4) Blending tempo with read-option/packaged plays creates chaos on a D.
The influence of the college game definitely has played a part in more offensive coordinators using up-tempo tactics. NFL play callers are seeing the positive effects of fast-paced football when coupled with the spread offense, which has led to more experimentation with other college concepts like the read option and packaged plays.
Last season, the read option took the NFL by storm, as athletic quarterbacks tormented opponents with deft ball-handling and running skills. While defensive coordinators have descended upon college campuses in search of counter-tactics, offensive play callers have continued to build on the concept to create more chaos in 2013. Looking at the first few weeks of the preseason, I've seen more teams add the wide receiver screen package to the read option, giving quarterbacks an additional option on the perimeter. This is particularly problematic for defenses because it gives the quarterback three choices on each play: handoff, keep or throw. Factor in the use of a quickened pace, and a team could run the same play in succession with multiple players touching the ball.
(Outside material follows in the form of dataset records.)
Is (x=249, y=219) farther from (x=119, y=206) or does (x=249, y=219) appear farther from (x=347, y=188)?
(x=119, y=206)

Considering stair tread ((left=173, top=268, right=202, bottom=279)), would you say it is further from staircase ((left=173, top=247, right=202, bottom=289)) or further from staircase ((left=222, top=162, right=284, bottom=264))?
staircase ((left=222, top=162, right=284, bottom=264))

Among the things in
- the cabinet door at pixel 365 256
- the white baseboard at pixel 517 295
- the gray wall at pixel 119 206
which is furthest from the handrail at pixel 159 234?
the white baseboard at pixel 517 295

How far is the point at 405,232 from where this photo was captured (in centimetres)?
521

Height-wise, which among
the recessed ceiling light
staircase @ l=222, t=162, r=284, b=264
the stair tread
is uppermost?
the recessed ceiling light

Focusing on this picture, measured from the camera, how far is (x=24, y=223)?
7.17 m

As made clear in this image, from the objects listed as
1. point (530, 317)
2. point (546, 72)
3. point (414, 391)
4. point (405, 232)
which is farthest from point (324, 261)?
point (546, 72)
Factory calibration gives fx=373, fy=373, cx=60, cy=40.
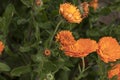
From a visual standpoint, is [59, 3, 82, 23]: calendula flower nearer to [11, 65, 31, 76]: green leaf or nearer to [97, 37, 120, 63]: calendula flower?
[97, 37, 120, 63]: calendula flower

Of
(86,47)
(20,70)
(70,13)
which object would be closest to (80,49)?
(86,47)

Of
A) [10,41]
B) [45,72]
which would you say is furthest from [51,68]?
[10,41]

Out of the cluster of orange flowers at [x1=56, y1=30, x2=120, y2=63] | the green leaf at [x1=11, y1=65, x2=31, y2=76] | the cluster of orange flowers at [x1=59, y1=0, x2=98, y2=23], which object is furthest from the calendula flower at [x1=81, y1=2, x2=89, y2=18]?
the green leaf at [x1=11, y1=65, x2=31, y2=76]

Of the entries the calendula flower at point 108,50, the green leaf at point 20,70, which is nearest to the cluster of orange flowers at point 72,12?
the calendula flower at point 108,50

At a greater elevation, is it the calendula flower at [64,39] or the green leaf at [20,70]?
the calendula flower at [64,39]

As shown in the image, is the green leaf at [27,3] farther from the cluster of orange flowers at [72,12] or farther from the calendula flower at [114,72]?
the calendula flower at [114,72]

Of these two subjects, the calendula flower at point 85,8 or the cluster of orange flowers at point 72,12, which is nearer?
the cluster of orange flowers at point 72,12

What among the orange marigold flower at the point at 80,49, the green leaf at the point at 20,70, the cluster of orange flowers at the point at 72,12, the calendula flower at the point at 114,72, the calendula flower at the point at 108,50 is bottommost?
the calendula flower at the point at 114,72

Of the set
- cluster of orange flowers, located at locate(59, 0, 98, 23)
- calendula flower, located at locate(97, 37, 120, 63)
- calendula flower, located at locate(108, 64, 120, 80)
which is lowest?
calendula flower, located at locate(108, 64, 120, 80)
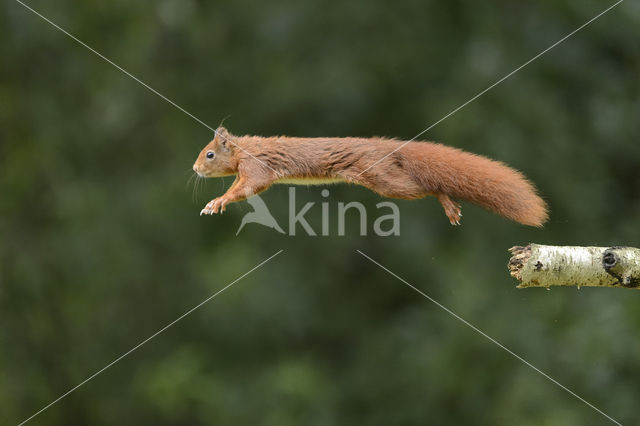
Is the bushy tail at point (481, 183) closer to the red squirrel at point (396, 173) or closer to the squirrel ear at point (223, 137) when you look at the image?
the red squirrel at point (396, 173)

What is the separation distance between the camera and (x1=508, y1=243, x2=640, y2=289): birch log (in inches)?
75.8

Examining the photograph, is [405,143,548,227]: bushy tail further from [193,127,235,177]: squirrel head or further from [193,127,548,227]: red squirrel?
[193,127,235,177]: squirrel head

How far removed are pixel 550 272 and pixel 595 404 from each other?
304cm

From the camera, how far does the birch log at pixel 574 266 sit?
193 centimetres

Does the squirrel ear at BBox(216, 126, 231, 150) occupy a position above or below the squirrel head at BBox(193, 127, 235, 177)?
above

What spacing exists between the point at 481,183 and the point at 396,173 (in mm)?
196

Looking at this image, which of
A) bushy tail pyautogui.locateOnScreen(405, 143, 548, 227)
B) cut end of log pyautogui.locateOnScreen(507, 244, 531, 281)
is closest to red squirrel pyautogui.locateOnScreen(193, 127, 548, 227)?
bushy tail pyautogui.locateOnScreen(405, 143, 548, 227)

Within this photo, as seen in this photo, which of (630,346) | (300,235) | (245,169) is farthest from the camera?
(300,235)

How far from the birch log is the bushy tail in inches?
7.5

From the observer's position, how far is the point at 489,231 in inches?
203

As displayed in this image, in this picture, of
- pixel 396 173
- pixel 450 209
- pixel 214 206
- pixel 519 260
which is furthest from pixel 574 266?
pixel 214 206

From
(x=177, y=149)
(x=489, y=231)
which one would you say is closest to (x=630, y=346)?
(x=489, y=231)

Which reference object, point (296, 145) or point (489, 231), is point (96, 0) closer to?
point (489, 231)

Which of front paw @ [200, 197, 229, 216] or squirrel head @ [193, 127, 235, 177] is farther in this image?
squirrel head @ [193, 127, 235, 177]
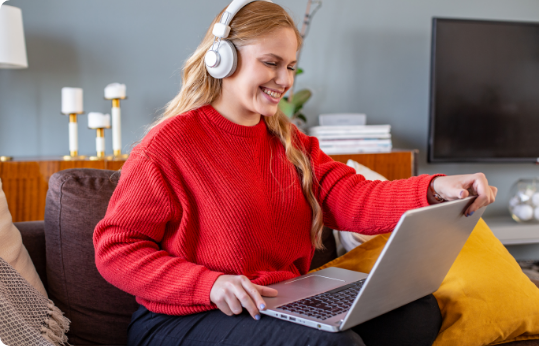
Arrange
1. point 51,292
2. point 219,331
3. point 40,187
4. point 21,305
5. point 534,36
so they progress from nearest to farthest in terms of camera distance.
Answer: point 219,331, point 21,305, point 51,292, point 40,187, point 534,36

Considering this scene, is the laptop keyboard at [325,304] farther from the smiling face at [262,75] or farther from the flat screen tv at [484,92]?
the flat screen tv at [484,92]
Michael Vick officially landed the starting job for the Eagles after a pair of flawless preseason outings, and it's easy to imagine how he'll capitalize on all of these tactics. In the tape that I reviewed, though, Nick Foles just so happened to be in the game for a number of packaged plays that beg to be diagrammed in this column. So, no, I'm most definitely not trying to make any type of statement below in breaking down plays with Foles -- not Vick -- at QB. Conceptually, it's all the same.
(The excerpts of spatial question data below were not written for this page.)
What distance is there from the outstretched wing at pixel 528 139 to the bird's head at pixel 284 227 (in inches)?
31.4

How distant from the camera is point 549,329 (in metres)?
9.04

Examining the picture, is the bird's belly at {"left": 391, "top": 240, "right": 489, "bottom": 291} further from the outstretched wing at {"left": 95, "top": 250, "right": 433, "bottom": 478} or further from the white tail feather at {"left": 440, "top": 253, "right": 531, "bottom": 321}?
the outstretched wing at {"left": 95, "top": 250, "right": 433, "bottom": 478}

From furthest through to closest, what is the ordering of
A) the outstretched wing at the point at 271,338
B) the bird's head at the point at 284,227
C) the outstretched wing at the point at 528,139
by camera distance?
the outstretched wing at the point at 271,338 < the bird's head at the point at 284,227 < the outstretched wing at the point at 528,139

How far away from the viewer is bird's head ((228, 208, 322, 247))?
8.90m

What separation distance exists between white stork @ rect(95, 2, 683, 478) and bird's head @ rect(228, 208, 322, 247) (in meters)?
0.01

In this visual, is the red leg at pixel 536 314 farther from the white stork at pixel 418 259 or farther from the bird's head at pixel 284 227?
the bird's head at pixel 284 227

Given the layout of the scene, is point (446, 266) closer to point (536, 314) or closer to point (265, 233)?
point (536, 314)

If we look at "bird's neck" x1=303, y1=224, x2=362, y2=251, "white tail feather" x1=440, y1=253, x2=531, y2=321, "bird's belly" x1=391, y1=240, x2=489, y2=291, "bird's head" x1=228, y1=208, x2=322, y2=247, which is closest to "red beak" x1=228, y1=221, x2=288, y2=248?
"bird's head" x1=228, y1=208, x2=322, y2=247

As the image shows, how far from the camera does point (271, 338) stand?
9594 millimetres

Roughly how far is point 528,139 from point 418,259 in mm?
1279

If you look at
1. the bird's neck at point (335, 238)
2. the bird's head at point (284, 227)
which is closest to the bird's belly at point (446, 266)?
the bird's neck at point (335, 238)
Foles sticks the ball in the running back's belly and reads the reactions of the defensive end and nickel corner:
When the defensive end crashes on the running back, Foles pulls the ball and races around the end while reading the reaction of the nickel cornerback. When the defender steps up to meet him in the alley, Foles has Jason Avant open for a completion on the outside:
Here is another example of the Eagles executing the read option with a bubble screen. Foles puts the ball in the belly of the running back on an inside zone run and reads the reactions of the defensive end and play-side linebacker:
When the defensive end and linebacker both hesitate on the fake, Foles quickly pulls up and fires the ball out to Avant on the screen for an easy completion and positive gain:
Offensive coordinators are also utilizing run-pass combination plays -- the offensive line blocks the run play called by the quarterback, while receivers run designated routes on the perimeter -- to expand the effectiveness of the no-huddle offense. Now, the concept of adding a quick route on the backside of a run is not a new one. In fact, as a member of both the Green Bay Packers and Oakland Raiders in the mid-1990s, I watched Brett Favre and Rich Gannon repeatedly throw smoke or dart routes to the split end on the backside of isolation or power plays. But today's teams are increasingly utilizing the tactic with the advent of the fast-paced, no-huddle offense. Ripping off big plays at a rapid rate, teams can employ the same run-pass play multiple times in succession.
In the following screengrab, the Eagles are lined up in a trips formation, with the receivers assigned to execute a draw-stick concept. Foles is tasked with reading the reaction of the linebacker and making the decision to hand the ball off or throw to exploit a weakness of the defense:
When the linebacker drops back to defend the route, Foles hands the ball to the running back on the draw play:
While the play only gains two yards -- due to a fine open-field tackle by Thomas Davis -- it's a nice illustration of this concept.